» Texto do exercício:
● ● ● ● ● ● ●

O departamento de Justiça norte-americano divulgou novos pormenores do caso do assassinato de Nuno Loureiro, o físico português que morreu às mãos de Cláudio Neves Valente também ele português, que assassinou ainda dois estudantes nos Estados Unidos da América. As autoridades revelaram o conteúdo de inúmeros vídeos que encontraram, onde o assassino confessa os seus crimes e admite que planeou o ataque durante três anos.
Depois de, a 13 de dezembro, matar dois estudantes e ferir nove pessoas no campus da Brown, universidade onde foi aluno, Neves Valente dirigiu-se a Brooklin, onde matou o físico e compatriota Nuno Loureiro na sua residência, a 15 de dezembro. Passados apenas três dias, deste crime o homicida foi encontrado morto num armazém em New Hampshire. No decorrer das buscas no local, o FBI detetou um aparelho eletrónico que permanecia junto ao corpo do português, que continha vídeos em que este confessava os crimes cometidos e detalhava pormenores sobre o seu planeamento.
Segundo os dados revelados pelas autoridades americanas, nas gravações o atirador admitia já estar a planear o “ataque à universidade de Brown há muito tempo” e sublinhou que não sentia culpa pelos crimes que iria cometer.
“Não vou pedir desculpa porque, durante toda a minha vida, ninguém me pediu desculpas sinceras”, afirmou.
Recorde-se Cláudio Neves Valente e Nuno Loureiro, que atualmente lecionava no MIT, foram colegas de curso no Instituo Superior Técnico, em Lisboa, instituição onde Neves Valente também chegou a ser monitor. Apesar das confissões reveladas pela justiça dos EUA, não foi divulgado qualquer motivo para o assassinato do físico português.

● ● ● ● ● ● ●

» Dados de origem:
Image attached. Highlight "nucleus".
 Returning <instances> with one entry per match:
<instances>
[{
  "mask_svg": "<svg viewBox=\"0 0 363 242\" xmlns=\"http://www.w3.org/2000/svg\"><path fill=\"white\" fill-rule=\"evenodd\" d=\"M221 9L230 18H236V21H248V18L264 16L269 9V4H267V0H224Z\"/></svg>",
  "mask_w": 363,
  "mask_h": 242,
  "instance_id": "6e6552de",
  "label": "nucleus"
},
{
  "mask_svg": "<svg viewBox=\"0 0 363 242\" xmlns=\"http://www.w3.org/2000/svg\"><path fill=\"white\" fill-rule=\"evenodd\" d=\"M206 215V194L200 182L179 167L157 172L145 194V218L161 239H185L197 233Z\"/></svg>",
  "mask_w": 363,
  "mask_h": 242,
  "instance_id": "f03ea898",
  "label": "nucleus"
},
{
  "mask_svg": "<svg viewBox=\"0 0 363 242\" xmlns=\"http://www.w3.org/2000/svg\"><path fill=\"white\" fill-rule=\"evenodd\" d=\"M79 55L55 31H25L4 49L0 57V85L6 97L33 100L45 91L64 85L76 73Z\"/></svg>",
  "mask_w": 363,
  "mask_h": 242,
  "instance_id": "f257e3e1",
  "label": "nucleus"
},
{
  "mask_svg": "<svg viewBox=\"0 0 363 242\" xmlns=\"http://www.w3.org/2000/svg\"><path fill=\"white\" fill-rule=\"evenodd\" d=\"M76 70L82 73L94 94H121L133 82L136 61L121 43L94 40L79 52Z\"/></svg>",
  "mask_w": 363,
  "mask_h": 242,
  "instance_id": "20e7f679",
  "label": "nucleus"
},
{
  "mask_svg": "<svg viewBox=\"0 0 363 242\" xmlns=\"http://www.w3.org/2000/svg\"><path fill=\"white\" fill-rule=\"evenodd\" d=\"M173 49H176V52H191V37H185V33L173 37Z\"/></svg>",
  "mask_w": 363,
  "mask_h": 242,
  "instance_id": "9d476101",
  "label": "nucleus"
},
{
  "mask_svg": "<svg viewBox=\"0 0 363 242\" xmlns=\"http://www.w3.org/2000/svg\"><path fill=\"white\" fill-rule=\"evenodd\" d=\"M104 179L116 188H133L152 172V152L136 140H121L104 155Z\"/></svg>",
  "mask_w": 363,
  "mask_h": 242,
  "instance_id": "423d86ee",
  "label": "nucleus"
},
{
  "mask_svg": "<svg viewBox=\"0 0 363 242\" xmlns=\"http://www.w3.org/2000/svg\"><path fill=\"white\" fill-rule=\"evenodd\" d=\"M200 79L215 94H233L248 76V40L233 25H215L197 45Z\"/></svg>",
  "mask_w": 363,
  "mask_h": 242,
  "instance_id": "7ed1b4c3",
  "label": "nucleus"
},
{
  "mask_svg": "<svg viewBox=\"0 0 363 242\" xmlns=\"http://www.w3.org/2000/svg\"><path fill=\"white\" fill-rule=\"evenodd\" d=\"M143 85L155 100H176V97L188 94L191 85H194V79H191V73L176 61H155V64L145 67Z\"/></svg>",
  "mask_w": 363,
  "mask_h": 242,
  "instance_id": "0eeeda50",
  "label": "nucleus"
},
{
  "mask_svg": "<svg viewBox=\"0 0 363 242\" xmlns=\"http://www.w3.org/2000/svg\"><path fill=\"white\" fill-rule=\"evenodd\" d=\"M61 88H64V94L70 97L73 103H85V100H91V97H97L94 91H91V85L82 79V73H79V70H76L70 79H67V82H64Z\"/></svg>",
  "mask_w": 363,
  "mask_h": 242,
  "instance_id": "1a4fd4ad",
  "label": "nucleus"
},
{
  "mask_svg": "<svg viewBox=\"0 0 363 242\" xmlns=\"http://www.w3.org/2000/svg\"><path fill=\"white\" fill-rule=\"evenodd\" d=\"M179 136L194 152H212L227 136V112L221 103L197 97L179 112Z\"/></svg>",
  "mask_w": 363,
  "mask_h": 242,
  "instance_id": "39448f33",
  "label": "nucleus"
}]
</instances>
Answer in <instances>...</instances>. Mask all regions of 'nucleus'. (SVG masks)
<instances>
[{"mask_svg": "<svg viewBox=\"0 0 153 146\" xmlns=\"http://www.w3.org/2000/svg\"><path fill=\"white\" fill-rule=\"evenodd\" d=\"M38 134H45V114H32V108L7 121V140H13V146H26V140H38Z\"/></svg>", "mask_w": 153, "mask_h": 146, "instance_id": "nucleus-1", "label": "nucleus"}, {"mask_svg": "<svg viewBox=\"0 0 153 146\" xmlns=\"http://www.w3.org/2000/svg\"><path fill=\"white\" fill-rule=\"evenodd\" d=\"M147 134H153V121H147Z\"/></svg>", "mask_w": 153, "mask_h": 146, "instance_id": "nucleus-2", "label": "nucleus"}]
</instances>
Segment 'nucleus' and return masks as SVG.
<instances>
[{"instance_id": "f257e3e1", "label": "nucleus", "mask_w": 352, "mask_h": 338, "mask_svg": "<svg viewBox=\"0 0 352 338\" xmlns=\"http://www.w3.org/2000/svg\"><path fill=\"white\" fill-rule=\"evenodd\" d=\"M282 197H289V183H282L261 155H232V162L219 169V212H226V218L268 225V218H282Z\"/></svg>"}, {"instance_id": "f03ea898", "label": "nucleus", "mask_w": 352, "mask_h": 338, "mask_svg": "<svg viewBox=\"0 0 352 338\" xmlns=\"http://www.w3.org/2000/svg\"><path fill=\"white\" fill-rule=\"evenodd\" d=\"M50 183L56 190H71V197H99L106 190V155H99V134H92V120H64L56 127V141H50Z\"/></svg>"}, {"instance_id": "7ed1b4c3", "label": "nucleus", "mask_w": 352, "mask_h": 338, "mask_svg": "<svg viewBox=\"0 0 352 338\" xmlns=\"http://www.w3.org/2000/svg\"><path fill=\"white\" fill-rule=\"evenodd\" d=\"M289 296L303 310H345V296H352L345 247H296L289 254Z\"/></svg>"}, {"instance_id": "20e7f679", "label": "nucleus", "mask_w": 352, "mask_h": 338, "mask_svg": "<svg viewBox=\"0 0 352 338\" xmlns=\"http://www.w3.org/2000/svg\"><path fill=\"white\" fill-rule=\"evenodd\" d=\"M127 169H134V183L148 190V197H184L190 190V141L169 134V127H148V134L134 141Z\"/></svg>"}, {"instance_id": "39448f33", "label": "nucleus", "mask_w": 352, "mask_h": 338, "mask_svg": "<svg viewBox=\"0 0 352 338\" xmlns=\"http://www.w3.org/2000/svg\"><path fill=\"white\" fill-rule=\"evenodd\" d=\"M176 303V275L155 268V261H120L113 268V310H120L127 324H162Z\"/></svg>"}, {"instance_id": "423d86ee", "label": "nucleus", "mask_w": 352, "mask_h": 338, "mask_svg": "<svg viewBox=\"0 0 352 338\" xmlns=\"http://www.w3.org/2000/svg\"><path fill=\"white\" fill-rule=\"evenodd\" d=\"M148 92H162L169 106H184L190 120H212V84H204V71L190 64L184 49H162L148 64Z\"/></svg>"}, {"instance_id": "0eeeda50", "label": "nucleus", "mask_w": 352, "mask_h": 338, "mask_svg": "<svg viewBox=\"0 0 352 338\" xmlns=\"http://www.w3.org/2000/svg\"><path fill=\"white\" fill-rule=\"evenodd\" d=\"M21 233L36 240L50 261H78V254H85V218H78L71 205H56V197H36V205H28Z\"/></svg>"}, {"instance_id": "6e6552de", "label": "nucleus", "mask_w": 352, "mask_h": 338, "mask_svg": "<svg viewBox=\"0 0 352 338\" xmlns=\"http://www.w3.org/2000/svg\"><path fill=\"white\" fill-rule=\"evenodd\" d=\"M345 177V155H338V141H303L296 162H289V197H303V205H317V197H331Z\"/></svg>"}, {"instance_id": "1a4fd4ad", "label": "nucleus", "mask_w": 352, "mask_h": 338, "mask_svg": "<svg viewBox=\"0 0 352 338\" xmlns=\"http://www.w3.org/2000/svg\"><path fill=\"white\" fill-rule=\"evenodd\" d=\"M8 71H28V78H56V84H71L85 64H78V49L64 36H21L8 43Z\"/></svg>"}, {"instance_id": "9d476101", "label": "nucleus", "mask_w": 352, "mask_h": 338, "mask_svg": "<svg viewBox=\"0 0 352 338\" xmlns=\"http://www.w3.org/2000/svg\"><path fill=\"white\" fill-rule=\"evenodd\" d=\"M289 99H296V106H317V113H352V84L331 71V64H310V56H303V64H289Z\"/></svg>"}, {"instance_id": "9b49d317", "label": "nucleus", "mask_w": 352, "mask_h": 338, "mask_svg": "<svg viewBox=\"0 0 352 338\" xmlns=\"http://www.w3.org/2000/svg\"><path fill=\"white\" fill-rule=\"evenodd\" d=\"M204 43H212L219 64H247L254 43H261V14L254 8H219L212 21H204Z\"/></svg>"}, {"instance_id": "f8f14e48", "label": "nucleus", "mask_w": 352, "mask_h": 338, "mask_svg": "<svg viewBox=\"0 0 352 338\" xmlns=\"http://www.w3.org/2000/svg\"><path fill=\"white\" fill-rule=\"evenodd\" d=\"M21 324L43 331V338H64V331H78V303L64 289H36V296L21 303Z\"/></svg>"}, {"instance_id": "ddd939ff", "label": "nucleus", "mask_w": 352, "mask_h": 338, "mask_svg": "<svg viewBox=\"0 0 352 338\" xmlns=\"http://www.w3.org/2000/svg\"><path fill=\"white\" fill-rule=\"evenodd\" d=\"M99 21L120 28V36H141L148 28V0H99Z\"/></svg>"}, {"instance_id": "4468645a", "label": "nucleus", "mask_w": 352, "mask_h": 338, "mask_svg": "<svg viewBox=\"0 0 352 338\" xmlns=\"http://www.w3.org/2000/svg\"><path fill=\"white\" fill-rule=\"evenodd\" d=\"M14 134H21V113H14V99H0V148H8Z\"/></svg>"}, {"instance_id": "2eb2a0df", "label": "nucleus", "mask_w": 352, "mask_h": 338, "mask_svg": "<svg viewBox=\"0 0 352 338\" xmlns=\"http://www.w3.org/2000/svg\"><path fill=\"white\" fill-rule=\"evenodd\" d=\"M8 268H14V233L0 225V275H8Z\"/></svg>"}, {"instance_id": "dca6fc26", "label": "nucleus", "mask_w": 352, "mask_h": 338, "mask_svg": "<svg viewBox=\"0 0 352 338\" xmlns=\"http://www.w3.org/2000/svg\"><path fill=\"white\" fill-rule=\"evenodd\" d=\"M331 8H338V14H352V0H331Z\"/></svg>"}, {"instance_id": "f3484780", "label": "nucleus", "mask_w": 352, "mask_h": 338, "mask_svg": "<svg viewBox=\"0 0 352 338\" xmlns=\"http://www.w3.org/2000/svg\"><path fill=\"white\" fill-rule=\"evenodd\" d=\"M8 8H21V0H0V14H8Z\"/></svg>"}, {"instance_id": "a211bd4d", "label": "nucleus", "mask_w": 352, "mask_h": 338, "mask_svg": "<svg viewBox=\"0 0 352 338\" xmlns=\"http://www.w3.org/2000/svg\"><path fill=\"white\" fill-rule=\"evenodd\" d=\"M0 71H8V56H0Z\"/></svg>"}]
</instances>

● ● ● ● ● ● ●

» Atividade: Enumere as vítimas de Cláudio Neves Valente referidas no texto sobre o caso e indique o que aconteceu a cada uma.

» Resultado:
- Dois estudantes: mortos no campus da Brown, a 13 de dezembro.
- Nove pessoas: feridas no campus da Brown, a 13 de dezembro.
- Nuno Loureiro: morto na sua residência, a 15 de dezembro.